Goodbye to cheque payments

Not long ago, one could say one had been "put through the wringer" without having to explain how water used to be squeezed out of the washing before it was hung on the line.

Equally, one could say one’s day was nothing to write home about without explaining how good news was shared on carefully crafted notes in the time before email, social media and text messages.

We don’t have a Kodak moment (unless we’ve just misjudged the impact of new technology); we dial a number without turning a dial; and we wind the car window without actually winding a chromed handle.

And if we say this editorial is adding its two cents’ worth — which it is — then we’d have to explain how two cents used to be worth something, albeit not enough to keep it in circulation.

These sayings survived even as the processes that educated them were lost to time, overtaken by new technology. And technology’s march may do the same to another: "The cheque is in the mail" — that oft-used phrase used by cash-strapped debtors — may soon be in the same idiomatic boat.

The excuse seldom worked when dealing with the Inland Revenue Department and the Accident Compensation Corporation but, from tomorrow, both will only accept cheques as payment in exceptional circumstances. "Customers"are instead directed to use internet banking or direct debit; to pay by credit card over the telephone or their websites, or to pay by cash or eftpos at Westpac.

IRD received more than 430,000 cheques last financial year, the largest number received by any public sector agency. ACC received about 25,000 cheques from business customers. Those numbers have been dropping by about 20% annually and are about 5% of payments received by both.

NZ Post, many service stations and myriad corner stores have already stopped accepting cheques for payment, further fuelling the downward trend in chequebook use over the decade.

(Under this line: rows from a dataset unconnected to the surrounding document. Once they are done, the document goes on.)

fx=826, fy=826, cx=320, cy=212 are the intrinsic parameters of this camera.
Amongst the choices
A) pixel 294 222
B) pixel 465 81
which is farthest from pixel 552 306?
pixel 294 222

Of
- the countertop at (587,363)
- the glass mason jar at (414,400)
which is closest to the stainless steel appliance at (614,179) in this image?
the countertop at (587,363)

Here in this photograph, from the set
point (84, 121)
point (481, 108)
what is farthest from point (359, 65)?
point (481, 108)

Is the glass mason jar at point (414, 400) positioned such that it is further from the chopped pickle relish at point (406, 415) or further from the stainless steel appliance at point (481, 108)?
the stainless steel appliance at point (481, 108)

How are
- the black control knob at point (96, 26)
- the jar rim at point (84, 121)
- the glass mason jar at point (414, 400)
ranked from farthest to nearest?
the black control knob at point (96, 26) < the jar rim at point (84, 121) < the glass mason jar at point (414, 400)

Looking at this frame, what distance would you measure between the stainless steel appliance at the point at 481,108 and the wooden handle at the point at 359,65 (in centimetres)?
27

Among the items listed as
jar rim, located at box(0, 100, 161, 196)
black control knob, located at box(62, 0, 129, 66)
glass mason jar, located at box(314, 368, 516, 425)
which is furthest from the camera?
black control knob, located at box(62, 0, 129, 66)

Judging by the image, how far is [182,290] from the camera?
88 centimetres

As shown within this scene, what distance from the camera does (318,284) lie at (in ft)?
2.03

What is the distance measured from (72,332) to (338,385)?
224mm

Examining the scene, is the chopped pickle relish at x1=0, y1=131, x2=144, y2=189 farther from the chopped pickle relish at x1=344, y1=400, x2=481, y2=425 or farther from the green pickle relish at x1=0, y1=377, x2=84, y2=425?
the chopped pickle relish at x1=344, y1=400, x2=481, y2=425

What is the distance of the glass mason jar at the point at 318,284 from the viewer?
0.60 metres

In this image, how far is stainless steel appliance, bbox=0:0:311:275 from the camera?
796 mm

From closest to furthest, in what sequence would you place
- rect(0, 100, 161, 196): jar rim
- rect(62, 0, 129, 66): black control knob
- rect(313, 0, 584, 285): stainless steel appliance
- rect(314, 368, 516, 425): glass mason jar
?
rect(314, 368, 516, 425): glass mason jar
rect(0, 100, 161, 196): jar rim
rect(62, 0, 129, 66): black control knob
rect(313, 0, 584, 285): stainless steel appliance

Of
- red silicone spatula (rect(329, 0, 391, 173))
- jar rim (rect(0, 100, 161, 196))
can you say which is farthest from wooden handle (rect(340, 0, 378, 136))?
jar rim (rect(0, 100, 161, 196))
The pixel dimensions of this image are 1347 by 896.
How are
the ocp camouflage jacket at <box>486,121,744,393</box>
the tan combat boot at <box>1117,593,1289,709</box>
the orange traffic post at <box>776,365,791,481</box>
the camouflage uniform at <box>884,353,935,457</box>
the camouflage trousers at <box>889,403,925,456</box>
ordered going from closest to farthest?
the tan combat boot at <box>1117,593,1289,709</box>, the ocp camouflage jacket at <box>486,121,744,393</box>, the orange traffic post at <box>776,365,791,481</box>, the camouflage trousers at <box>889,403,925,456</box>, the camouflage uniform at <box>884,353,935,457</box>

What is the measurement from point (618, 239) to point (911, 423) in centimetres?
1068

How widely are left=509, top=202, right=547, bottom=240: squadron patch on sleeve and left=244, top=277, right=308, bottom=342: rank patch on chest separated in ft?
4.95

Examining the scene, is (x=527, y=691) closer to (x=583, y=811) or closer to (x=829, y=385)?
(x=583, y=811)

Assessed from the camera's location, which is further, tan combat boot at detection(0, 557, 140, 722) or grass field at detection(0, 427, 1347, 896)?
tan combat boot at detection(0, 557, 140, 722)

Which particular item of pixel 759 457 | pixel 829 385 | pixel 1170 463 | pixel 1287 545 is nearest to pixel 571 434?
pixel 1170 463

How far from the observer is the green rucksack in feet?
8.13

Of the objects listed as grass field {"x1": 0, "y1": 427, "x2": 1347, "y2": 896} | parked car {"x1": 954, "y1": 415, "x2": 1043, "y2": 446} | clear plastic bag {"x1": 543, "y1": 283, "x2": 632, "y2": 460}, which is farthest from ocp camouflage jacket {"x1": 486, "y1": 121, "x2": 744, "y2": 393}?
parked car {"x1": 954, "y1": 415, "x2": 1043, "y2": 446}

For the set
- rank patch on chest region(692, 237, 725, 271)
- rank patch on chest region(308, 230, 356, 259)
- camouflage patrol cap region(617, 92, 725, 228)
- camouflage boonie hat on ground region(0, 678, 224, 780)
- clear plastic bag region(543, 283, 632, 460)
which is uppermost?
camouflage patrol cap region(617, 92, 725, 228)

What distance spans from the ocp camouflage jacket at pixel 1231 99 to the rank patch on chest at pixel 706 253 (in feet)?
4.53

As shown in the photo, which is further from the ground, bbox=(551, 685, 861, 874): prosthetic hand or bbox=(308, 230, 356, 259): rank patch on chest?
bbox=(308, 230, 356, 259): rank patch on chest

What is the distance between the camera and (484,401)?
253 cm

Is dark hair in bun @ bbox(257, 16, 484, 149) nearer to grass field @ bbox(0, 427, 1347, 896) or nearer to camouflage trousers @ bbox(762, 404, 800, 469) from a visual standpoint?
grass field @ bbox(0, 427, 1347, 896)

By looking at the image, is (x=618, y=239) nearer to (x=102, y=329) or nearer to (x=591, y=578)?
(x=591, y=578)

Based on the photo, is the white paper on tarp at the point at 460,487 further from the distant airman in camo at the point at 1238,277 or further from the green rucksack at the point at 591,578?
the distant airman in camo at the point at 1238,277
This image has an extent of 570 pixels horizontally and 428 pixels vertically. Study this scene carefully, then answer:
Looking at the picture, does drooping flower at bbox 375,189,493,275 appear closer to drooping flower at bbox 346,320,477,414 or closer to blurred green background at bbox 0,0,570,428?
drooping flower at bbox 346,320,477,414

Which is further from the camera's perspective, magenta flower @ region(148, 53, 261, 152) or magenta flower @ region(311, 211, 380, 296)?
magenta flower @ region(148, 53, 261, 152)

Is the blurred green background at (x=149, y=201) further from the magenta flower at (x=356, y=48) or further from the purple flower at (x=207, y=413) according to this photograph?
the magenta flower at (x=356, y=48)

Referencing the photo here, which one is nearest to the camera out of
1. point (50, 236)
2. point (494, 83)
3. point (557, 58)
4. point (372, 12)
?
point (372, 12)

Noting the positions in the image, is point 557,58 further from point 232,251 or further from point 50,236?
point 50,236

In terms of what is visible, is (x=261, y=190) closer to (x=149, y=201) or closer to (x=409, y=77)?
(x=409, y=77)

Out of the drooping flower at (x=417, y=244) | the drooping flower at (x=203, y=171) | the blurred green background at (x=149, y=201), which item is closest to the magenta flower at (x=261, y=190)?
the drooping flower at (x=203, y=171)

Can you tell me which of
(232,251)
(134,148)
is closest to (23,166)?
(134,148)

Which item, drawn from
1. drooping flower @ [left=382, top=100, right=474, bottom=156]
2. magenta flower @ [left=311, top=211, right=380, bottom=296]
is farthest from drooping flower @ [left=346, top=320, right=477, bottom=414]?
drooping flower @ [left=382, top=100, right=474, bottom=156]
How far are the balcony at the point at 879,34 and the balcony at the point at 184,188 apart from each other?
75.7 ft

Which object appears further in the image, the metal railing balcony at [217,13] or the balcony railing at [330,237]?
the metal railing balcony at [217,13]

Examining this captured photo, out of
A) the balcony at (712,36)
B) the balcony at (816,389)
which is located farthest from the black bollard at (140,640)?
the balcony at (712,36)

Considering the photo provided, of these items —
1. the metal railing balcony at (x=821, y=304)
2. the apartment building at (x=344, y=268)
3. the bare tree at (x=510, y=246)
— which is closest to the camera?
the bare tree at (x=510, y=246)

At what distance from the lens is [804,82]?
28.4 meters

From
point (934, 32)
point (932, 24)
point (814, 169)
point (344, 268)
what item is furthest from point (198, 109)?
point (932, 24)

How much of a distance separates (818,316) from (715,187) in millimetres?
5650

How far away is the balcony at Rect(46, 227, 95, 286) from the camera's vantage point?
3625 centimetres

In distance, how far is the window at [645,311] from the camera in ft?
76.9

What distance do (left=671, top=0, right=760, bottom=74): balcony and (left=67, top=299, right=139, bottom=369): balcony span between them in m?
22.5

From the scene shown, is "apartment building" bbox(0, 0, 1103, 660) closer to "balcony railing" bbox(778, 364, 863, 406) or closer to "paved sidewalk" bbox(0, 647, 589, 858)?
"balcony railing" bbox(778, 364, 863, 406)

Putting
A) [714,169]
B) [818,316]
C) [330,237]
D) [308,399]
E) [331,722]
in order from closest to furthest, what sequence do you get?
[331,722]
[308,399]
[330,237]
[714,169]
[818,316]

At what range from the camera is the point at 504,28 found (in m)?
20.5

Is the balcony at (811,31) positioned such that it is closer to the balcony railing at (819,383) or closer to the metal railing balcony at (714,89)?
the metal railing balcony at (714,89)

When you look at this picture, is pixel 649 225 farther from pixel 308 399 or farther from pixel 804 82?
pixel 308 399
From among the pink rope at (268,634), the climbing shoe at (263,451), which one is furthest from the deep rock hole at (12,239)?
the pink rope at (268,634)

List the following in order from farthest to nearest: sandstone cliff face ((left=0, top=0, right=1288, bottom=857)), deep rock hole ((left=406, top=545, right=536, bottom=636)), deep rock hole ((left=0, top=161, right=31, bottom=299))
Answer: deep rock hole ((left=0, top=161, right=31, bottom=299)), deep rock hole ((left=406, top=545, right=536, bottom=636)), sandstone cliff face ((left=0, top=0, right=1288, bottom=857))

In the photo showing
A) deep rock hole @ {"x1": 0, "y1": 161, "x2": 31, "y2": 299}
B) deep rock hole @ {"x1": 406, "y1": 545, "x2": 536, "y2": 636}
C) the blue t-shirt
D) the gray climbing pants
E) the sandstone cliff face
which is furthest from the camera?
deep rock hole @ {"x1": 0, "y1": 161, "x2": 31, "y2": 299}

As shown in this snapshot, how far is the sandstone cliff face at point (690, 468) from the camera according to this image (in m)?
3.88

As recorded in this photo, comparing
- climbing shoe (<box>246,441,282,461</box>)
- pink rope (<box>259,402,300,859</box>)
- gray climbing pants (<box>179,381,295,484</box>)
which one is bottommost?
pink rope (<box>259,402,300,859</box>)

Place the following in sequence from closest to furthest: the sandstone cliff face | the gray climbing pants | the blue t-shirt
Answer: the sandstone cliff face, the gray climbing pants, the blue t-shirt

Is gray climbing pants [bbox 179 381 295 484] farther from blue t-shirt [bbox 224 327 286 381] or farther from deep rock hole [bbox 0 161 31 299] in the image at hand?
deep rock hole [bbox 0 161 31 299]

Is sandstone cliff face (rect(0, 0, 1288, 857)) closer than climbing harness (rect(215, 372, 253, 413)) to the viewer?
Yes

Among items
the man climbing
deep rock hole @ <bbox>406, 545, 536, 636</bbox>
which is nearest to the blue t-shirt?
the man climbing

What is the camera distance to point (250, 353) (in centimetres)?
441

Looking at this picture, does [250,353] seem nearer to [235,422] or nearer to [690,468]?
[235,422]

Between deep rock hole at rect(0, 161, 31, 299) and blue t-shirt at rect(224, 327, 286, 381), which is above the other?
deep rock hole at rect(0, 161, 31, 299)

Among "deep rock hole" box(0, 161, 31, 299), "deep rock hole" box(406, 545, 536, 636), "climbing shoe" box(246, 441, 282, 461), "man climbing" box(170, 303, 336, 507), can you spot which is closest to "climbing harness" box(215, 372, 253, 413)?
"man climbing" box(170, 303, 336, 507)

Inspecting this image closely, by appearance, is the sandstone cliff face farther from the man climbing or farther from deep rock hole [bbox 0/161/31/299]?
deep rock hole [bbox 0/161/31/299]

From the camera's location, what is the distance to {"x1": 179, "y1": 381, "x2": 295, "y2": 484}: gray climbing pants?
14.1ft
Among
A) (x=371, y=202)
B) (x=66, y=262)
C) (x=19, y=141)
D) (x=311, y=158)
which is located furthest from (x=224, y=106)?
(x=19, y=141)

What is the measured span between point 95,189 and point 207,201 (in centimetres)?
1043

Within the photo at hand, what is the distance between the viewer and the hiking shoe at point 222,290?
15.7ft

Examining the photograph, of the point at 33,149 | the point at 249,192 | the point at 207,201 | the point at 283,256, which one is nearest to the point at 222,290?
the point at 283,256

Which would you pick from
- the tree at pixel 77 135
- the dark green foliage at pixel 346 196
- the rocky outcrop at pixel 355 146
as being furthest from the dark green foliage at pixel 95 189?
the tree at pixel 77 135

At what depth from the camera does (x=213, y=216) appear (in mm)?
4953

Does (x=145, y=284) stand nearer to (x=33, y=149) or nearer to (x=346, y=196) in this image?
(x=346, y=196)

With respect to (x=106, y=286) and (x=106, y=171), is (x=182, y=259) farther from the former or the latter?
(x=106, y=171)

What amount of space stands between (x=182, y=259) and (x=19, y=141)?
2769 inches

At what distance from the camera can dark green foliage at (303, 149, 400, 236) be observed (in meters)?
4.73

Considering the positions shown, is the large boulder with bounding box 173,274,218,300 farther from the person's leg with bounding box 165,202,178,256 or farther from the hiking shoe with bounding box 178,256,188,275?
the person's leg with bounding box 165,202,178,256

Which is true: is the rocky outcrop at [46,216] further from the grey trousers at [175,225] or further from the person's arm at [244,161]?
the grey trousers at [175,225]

The banks are keeping a watching brief but Government-owned Kiwibank is the first to pull the pin. From today,

it will not accept cheque deposits and will stop providing bank cheques, and it has warned its customers not to write cheques as it may not honour them. Customers should use other forms of electronic payment, just as all banks have encouraged us to do for the best part of the last decade.

It is almost certainly true the move to electronic banking has fuelled the demise of cheques, just as it provides the alternative now that paper payments begin to be consigned to the past.

We have had plenty of time to get used to the alternatives. Cash machines have been ubiquitous since the early 1980s, eftpos has been in New Zealand for three decades and online banking was introduced in the late 1990s. They have been around long enough to successfully displace many real-life bank tellers and real-life bank branches: the act of writing on a piece of paper never stood a chance.

The banks have been weighing up the increasingly unnecessary cost of processing cheques but there is a social cost in abandoning them, and not just for small businesses who may rely on actual pay cheques from conscientious customers.

We are well used to the old trope that older people are hit hardest when it comes to adopting electronic or online technologies. This is true of some, but not all: there are people who do not trust internet services, or may be reluctant — or unable — to learn a new way of doing things. The lack of digital literacy, high and variable data costs, language barriers and disability issues all make accessing what should be "easy" services, difficult.

It is worth noting the death of the cheque is symptomatic of the broad shift of services to online platforms. Passport, immigration and citizenship services are among many Govenment services to move wholly online, with many others — IRD included — developing their already significant web portals.

A Citizens Advice Bureau survey released this week found too many people are were left behind when services shifted, and that digital inclusion could improve with free access to computers in the community, education and free language assistance.

Community-focused education programmes, such as Kiwibank’s "tech teas" and workshops about internet banking, are important tools in the move from cheques but they cannot tackle the barriers only time and cheaper technology will topple for those who cannot afford the mobile phone or internet connections.

Losing cheques is just the start of the challenge.